Have you ever walked into somebody’s house and thought to yourself, “WOW, these people have no taste!” Come on, you know you have. Is it that they have no taste or that their taste is not YOUR taste. For them, they made a great decision when they purchased that velvet Elvis painting to put over the fireplace. Their perception is that their home is perfect, and for them it is. Do you know anyone that often presents their opinion, or their perception of things as just being right. I do and it is annoying, but that is often times how people see their world. Their opinion or perception of it is right and you are not going to change that. “Truth and perception become fused in the mind, leaving no difference between the two.” Man I love this book.

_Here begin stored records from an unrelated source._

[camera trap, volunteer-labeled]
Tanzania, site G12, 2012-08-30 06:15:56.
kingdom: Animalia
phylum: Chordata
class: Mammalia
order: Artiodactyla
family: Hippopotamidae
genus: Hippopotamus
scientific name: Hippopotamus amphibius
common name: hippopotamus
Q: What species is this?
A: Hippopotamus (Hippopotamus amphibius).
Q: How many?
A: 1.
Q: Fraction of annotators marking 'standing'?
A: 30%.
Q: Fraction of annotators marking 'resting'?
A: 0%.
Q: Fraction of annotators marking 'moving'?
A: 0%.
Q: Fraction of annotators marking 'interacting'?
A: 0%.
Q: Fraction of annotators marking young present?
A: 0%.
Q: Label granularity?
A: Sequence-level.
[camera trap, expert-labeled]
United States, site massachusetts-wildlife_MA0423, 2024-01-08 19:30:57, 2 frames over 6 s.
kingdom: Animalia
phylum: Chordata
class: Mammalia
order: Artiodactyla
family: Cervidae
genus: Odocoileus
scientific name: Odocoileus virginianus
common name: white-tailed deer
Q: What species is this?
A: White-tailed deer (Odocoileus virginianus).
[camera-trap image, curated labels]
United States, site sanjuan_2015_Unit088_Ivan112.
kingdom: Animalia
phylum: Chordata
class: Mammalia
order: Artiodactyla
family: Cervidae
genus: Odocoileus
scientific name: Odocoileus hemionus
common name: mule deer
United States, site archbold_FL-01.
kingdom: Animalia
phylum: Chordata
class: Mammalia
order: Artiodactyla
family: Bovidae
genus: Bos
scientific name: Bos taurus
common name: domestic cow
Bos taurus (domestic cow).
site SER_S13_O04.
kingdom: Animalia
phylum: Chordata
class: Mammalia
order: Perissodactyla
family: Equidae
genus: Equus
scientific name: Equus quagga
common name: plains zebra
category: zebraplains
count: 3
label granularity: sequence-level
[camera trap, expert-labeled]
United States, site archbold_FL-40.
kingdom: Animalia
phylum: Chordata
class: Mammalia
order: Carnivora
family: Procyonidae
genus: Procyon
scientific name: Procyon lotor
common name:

Companies make marketing mistakes all of the time because they think they are fighting a product battle and they really are not. I am not saying that product doesn’t matter because it does, but for me that is the price of entry. Just because your product might be better does not mean you are going to win the battle with the consumer. Consider for a minute that Serta is the #1 mattress brand in the United States. Is it because of their products? Maybe some, but if it were all about that then they would be #1 in every foreign market they compete in and they aren’t. Is Casper a better foam bed than the others out there? I have seen them and do not believe they are, HOWEVER, they are doing a brilliant job of telling their story and winning the perception battle on line.
We have to understand how people arrive at their beliefs or perceptions, and only then can we hope to change them. Today it isn’t just about addressing your target customer either, you have to get their friends and family on board so that you can make sure the reviews are going your way. Once a wave of people think you stink, that momentum can kill you and before you know it you stink. Its real.
Remember Audi. Not the Audi of today, the Audi of 20 something years ago. They had a problem with quality and “unintended acceleration.” It was not an issue with every car but pretty soon, that is how it was perceived and their brand was hurt in a big way. It is just recently that they have really come back, and I bet if you talk to the executives there, (those that survived), they would tell you that it was one helluva long road.
Are you winning the battle of perception? Does your team think it is just about the product?